Tuesday, April 19, 2011

Sam and Me

Have you ever gone to an amusement park, found the perfect ride, and went through the lines over and over to ride it?  What is the draw?  Is it the rush caused by the highs and lows?  Is it the worry, anxiety, and tension that comes as the click click click goes uphill?  Is it knowing that the high will quickly drop out from under you into a helpless panic that you can't control until the ride stops?  I don't know what made me get on that ride or what made me keep riding.  But, the thing is...I had a choice to get off the ride after a few short minutes.
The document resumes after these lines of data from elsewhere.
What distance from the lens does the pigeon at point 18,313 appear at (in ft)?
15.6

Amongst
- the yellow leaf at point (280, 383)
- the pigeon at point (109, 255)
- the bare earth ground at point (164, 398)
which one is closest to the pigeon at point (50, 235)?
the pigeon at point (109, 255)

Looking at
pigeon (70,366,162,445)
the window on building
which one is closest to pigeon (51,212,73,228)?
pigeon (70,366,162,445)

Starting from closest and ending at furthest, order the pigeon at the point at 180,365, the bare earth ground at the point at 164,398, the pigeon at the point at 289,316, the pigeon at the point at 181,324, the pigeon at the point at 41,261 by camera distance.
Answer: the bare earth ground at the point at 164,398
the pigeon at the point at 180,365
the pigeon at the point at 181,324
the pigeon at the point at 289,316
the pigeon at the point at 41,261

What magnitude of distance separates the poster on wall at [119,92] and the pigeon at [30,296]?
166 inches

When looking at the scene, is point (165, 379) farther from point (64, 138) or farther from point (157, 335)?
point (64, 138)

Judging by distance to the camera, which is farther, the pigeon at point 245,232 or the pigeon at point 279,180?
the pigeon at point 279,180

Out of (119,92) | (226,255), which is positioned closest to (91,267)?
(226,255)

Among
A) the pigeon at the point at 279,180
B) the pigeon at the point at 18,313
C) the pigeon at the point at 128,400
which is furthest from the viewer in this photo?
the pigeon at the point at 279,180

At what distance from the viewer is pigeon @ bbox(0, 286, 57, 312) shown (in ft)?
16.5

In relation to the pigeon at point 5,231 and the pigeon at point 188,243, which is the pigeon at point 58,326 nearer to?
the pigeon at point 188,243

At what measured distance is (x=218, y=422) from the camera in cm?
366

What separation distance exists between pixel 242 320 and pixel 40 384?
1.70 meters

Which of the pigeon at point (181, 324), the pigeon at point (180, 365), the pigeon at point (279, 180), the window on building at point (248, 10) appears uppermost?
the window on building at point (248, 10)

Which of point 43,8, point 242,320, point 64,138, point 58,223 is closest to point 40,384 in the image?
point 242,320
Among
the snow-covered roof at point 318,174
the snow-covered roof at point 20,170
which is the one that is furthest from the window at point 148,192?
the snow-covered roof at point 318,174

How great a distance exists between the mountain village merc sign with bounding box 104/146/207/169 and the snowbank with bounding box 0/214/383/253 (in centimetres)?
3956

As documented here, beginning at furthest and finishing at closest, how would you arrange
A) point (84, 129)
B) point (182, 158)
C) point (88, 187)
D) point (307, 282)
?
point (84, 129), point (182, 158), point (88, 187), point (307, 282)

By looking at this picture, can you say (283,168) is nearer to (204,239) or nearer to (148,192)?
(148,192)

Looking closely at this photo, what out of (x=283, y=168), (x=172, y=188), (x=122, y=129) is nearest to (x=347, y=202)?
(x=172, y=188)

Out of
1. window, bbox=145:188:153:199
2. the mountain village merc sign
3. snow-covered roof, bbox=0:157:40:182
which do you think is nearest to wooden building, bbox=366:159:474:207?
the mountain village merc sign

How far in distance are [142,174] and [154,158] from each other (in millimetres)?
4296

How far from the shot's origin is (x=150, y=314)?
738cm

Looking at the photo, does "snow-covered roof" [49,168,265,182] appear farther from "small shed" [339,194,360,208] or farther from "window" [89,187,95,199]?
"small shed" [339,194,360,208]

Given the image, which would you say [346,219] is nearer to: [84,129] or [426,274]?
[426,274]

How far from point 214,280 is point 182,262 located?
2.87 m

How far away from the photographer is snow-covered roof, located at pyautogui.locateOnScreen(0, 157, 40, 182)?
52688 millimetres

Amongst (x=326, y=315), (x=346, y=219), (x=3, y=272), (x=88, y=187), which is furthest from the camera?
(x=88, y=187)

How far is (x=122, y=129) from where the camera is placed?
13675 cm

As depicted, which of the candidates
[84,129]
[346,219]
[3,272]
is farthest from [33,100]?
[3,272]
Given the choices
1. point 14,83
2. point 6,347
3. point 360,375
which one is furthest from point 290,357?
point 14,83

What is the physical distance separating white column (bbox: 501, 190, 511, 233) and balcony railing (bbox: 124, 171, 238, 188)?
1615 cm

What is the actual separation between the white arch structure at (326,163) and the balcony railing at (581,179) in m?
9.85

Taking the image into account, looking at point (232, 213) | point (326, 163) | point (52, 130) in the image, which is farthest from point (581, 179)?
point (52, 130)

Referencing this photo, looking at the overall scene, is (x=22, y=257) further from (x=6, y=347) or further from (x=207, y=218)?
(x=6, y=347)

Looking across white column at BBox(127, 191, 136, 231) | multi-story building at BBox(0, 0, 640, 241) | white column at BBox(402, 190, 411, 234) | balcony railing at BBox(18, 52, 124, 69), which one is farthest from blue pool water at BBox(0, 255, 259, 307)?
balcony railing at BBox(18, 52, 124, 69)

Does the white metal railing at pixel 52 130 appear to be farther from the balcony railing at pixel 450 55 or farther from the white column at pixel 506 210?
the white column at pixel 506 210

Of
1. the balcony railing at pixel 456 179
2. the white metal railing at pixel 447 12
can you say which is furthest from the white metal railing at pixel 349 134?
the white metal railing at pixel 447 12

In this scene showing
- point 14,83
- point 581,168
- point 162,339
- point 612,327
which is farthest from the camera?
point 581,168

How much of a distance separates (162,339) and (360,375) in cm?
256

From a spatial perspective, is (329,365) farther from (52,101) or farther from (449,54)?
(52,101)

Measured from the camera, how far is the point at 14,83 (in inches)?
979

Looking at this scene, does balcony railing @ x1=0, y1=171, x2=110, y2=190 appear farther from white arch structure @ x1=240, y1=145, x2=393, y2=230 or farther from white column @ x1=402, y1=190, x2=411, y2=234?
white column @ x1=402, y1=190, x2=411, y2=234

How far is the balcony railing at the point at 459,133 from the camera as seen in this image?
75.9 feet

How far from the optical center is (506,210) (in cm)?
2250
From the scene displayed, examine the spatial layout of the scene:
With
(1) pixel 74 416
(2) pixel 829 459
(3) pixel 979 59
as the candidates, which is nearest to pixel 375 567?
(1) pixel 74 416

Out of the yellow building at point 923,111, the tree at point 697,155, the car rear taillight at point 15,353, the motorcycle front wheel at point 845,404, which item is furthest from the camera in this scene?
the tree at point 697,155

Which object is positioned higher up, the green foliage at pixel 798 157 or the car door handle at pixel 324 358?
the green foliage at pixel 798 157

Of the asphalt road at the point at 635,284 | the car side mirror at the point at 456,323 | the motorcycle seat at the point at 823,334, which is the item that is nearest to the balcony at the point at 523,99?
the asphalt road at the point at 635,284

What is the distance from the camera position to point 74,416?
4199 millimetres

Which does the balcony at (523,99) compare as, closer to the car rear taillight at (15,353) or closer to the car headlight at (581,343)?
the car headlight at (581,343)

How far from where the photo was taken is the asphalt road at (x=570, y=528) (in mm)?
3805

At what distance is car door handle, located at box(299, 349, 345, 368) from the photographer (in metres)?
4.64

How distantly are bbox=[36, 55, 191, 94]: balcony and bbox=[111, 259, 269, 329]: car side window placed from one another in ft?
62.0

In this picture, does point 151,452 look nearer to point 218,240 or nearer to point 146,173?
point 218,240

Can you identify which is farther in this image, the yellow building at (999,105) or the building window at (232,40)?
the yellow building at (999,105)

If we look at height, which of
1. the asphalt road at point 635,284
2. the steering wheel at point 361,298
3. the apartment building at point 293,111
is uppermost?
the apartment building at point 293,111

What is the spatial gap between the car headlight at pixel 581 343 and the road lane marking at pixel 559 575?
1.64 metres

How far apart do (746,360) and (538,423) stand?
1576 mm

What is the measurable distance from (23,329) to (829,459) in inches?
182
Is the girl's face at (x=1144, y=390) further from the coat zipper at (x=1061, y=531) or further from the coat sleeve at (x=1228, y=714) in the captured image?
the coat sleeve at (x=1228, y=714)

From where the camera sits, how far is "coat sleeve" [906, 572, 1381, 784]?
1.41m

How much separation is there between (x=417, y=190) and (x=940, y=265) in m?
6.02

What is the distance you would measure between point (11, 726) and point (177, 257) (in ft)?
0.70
I think living with Aspergers is more like riding a crazy train.  We are enclosed in a capsule as we go through life looking at all the neurotypical people outside.  Sure, it goes up and down like a roller coaster, but it doesn't offer that sense of freedom that comes from riding in the wind.  I don't know what freedom is like anymore.  A train ride can last for hours or days, hours going downhill, days going uphill, but the Aspergers Train is endless.  Without choosing, Sam will ride it for as long as he lives.  I choose to ride with him side by side.  It is up to me to make the most of the journey, the adventure, and simple triumphs.
My son Sam was diagnosed at the age of four.  But, the truth is, we have been living with symptoms of Autism since he was born.  I just chose to dismiss my concerns and live in denial.  It was not until pre-school screening that I had to face Sam's reality. 
We felt alone, confused, guilty, responsible, and helpless.  I know that there are others like us in the world - others who don't feel heard - others who feel isolated - and others who feel like life with Autism Spectrum Disorder is a crazy ride.  Most importantly, I want to find others who want to be the best parents and loved ones for their child by giving them the support that they need and deserve.